While some received information from their doctors about diet and exercise, others felt that they did not receive sufficient guidance in this area. Tina felt it was odd that she was offered a lot of unhealthy food options in the place she was staying while receiving radiotherapy treatments. Many women used the Internet to better inform themselves on healthy options and to learn from other cancer patients' previous experience.
No I didn’t do any complimentary treatment, but if there was one thing that I knew I had control over it was what I ate and so like I said, I completely cut alcohol. They said that we were allowed to, according to the chemotherapy guidelines of what you can and cannot do. It said that I could have some, if I wanted to have one drink.
I started doing some research on nutrition. What must I eat? What I musn't eat? We must eat more vegetables, fruits, but we needed to do research. It wasn’t easy because the doctors do not give all the information. They need to be trained at this level.
Women spoke about two quite popular fads in cancer nutrition that they thought were beneficial – juicing and drinking smoothies. These were especially helpful for women who needed to consume more nutrients, calories and greens, such as kale and spinach, and who sometimes felt too nauseous to eat a normal meal. Many were surprised at how much they enjoyed these drinks, especially given the green and sometimes unappetizing colours. Although Shelley recognized the importance of a healthy diet, she stressed the importance of a balanced diet and did not begrudge herself junk food when she craved it.
More to the fruit and vegetables. Yeah, I still have a hankering every once in a while for red meat but, we talk about balanced diets. I’ve talked to nutritionists, I’ve read many books on the benefits of a vegetarian diet or the whole grain diets. There’s so many different avenues.
Yes, I did a lot of research on that too. I actually had tried to stop eating meat and I did for probably about 2 months but it was really hard when I was doing the chemo. Once I started the chemo, it was really hard because I was always nauseous, and it was hard to get the right proteins and stuff that would last long and so I wasn’t able to keep that up.

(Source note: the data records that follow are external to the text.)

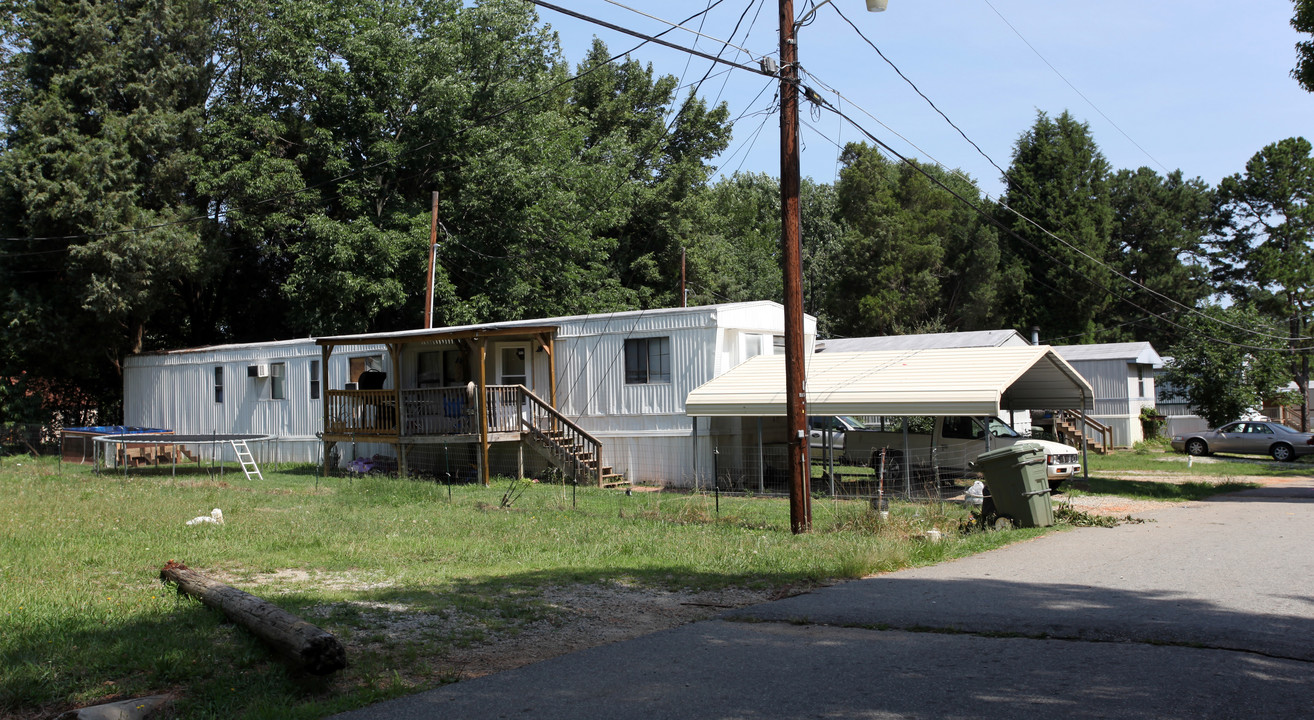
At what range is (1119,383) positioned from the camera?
35.0 m

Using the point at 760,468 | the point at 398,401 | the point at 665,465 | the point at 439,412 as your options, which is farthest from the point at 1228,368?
the point at 398,401

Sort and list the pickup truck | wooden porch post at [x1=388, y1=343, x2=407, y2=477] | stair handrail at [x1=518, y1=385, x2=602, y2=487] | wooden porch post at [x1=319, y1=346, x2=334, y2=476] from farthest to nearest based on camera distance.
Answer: wooden porch post at [x1=319, y1=346, x2=334, y2=476] < wooden porch post at [x1=388, y1=343, x2=407, y2=477] < stair handrail at [x1=518, y1=385, x2=602, y2=487] < the pickup truck

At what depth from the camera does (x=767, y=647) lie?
6.86 metres

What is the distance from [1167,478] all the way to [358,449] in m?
20.5

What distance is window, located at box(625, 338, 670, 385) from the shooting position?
21.7 metres

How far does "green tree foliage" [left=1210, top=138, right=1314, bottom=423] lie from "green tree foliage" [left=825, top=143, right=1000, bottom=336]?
12615 millimetres

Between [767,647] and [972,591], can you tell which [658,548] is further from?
[767,647]

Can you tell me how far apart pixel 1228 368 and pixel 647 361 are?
2342 cm

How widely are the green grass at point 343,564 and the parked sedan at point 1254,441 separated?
67.5 ft

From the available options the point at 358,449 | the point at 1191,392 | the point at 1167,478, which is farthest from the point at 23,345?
the point at 1191,392

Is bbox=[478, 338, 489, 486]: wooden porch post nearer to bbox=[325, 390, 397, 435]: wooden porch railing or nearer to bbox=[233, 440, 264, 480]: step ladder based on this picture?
bbox=[325, 390, 397, 435]: wooden porch railing

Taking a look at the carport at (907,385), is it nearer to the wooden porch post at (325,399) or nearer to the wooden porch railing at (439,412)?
the wooden porch railing at (439,412)

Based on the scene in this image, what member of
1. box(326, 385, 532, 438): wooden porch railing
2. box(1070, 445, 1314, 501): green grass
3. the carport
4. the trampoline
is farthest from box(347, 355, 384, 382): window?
box(1070, 445, 1314, 501): green grass

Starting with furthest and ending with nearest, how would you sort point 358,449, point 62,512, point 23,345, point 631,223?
point 631,223 → point 23,345 → point 358,449 → point 62,512
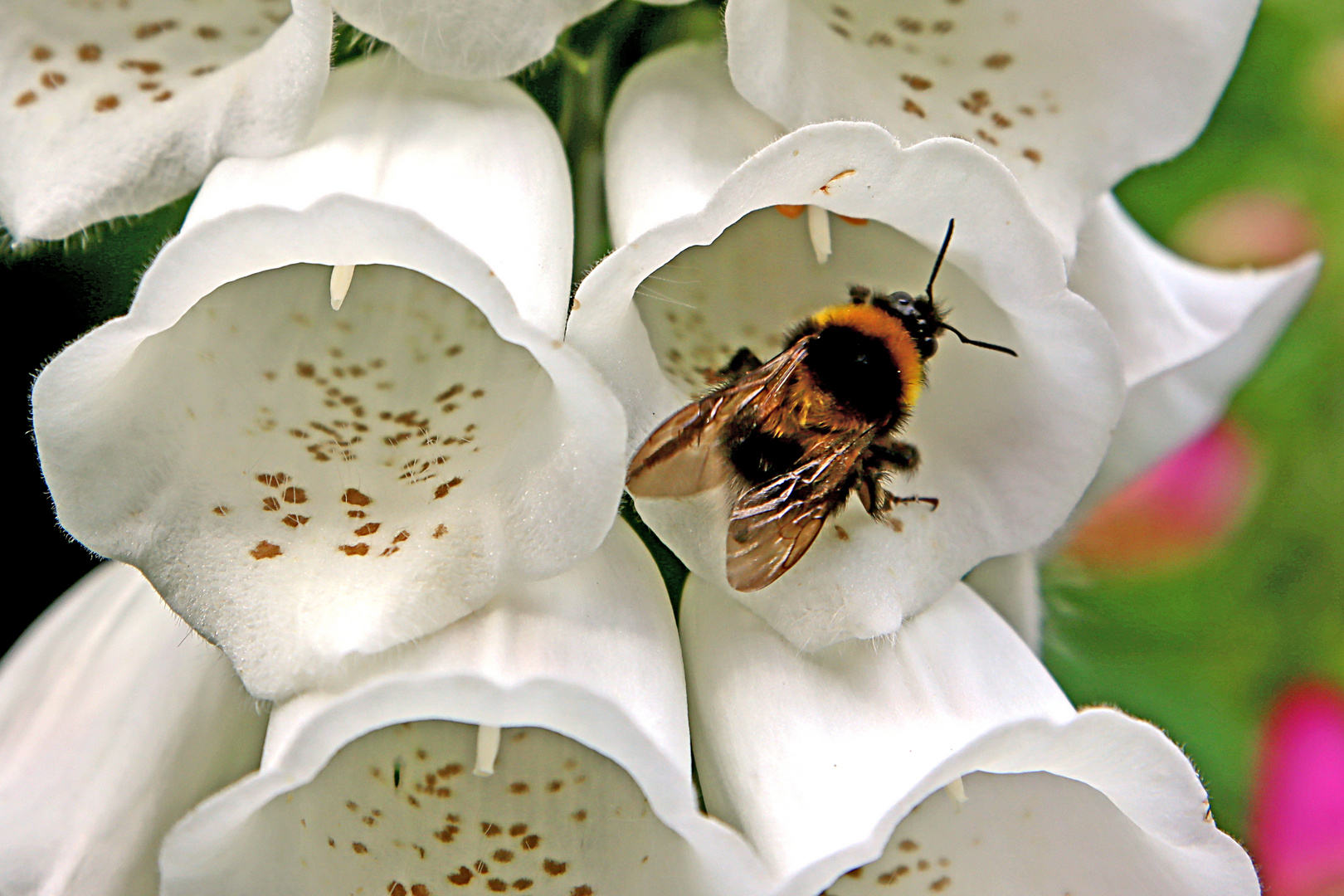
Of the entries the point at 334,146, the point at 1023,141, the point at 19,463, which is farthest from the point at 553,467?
the point at 19,463

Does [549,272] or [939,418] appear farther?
[939,418]

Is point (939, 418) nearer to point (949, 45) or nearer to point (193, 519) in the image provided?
point (949, 45)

But, on the Internet, there’s a lot of research from pretty respective areas that say that maybe red meat might not be the best to eat, so I try to stick to chicken and fish etc. I’m a little healthier, it’s hard with kids, but not as much sugar, not as much white flour, refined flours and stuff like that. But everything feels like it takes an extra effort to do.It feels like you’re in a pool and you’re walking, but the steps are really hard, and to swing your arms under water is that much harder and that’s what it feels like a lot of times. That everything is weighted down, so to do anything, takes more effort than it would normally.
I feel like I’m on a path. I don’t know if I’ve changed very much yet. I’m determined to live a healthier active lifestyle. If you do some reading, they say, keeping your optimal weight, keeping active are two big, big things in lowering the risk of having the cancer come back. I’m not living that as much as I would like right now, but, I would like to think that’s the chemo that’s preventing me, but we’ll see. Hopefully I will change my life in that way for the better.